Entra SaaS connector provisioning issue

Identity Security Cloud (ISC) ISC Discussion and Questions
,
1

We recently moved from the VA Based Entra connector the the SaaS connector. Everything has been working fine, until we attempted to add an entitlement to 200+ users. The first 5-10 requests were processed properly, then every additional request shows:

sailpoint.connector.ConnectorException: Command timed out

We have tried adjusting the provisioningTimeout, but haven’t been able to figure out a resolution.

Has anyone run into this issue?

2

I has similar problem i increased timeout value to 90 and it worked for me .

provisioningTimeout

Description: This parameter is set for provisioning timeout.

Resolution: The default value is 60 seconds.
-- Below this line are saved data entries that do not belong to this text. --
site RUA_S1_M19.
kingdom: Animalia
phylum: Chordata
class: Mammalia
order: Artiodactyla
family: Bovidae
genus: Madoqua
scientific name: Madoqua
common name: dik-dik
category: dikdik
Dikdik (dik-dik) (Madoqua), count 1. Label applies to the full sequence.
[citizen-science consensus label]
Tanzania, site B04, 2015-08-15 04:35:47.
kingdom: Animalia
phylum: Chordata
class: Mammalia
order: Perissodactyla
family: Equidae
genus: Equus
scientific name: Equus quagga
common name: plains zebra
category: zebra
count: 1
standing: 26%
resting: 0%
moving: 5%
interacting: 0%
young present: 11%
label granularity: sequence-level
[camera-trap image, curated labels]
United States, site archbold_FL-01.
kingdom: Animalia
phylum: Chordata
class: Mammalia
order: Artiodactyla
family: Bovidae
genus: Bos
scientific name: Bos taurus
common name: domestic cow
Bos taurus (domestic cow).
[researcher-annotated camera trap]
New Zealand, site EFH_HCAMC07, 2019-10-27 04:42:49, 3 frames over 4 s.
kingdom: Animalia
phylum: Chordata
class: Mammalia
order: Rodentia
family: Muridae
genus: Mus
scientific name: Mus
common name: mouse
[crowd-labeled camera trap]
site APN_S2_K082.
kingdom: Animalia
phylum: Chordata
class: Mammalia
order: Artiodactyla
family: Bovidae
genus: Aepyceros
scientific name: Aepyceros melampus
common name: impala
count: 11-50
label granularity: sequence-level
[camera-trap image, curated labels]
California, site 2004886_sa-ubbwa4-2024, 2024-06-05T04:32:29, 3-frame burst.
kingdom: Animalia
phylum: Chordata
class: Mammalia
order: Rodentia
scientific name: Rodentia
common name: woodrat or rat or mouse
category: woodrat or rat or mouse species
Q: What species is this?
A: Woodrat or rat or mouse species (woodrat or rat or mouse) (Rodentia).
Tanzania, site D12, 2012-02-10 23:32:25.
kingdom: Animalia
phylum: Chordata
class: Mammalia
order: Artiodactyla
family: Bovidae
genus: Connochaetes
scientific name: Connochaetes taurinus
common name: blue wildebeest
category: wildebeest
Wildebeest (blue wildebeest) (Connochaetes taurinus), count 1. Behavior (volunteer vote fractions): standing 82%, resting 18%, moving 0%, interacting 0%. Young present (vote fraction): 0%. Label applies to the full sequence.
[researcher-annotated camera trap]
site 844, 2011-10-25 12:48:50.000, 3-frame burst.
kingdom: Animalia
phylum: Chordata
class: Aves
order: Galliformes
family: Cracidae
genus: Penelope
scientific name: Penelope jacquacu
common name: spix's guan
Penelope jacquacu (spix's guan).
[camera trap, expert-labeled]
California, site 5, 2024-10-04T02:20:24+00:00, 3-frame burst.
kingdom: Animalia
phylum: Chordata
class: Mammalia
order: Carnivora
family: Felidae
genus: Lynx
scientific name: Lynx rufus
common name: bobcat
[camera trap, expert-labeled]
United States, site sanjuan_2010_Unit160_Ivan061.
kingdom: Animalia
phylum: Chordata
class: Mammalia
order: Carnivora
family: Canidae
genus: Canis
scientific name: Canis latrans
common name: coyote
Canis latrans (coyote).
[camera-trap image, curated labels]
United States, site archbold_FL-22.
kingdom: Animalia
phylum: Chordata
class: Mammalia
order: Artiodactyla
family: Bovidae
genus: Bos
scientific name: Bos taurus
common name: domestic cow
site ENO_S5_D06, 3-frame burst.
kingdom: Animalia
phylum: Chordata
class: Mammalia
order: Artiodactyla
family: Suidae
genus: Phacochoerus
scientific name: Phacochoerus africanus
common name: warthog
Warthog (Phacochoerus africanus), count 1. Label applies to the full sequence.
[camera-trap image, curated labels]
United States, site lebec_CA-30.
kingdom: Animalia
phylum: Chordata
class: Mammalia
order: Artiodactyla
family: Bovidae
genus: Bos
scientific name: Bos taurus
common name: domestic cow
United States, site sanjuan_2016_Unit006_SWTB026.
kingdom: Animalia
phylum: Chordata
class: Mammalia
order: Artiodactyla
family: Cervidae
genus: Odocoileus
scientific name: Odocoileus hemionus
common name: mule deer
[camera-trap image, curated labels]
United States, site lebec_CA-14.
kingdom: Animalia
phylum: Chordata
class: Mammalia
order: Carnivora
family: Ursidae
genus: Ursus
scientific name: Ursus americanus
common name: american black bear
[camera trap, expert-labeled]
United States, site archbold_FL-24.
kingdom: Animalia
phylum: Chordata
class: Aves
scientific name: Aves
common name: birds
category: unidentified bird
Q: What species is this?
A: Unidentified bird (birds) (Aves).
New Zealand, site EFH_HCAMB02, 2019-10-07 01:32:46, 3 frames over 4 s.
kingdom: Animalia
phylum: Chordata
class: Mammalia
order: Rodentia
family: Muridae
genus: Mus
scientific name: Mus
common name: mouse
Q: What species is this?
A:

If the timeout error continues, increase the value in 15 second increments and try again.

For example,

If your current time value is 60 seconds, update the provisioningTimeout attribute as follows:

[    
  {        "op": "replace",        
           "path": "/connectorAttributes/provisioningTimeout",       
           "value": 90  
  },
]
1 Like
3

We previously set it to 90. I will try to bump it up higher and see what happens.

4

Over the last few weeks I have tried every possible timeout setting, and we still are unable to provision a single entitlement to a large number of Entra Accounts using the SaaS based Entra connector. I have opened a ticket, but so far that hasn’t helped much.

We attempted to add a regular Entra security group to 600+ accounts via a role. The first 10 go through just fine. The next 10 will be provisioned in Entra, but ISC will say the provisioning was incomplete. The rest will not get provisioned in Entra. Then it gets repeated the next time the Role is pushed, with the same results. If there are any other groups being provisioned via Roles or Access Requests, those will also fail.

Support recommended reducing the number of accounts we were provisioning to at one time. We have to do it at 10-20 accounts per run to not run into issues. This is a terrible process for trying to get the entitlement to 600+ accounts.

As a test we tried using the Virtual Appliance based Entra connector, and we were able to provision to 180 accounts in less than 5 minutes with no errors. I am sure it wouldn’t have a problem with 600+ accounts.

There is something wrong with how the SaaS based connector is working, or there is something wrong with the back end SaaS infrastructure.

@colin_mckibben can you help out with this?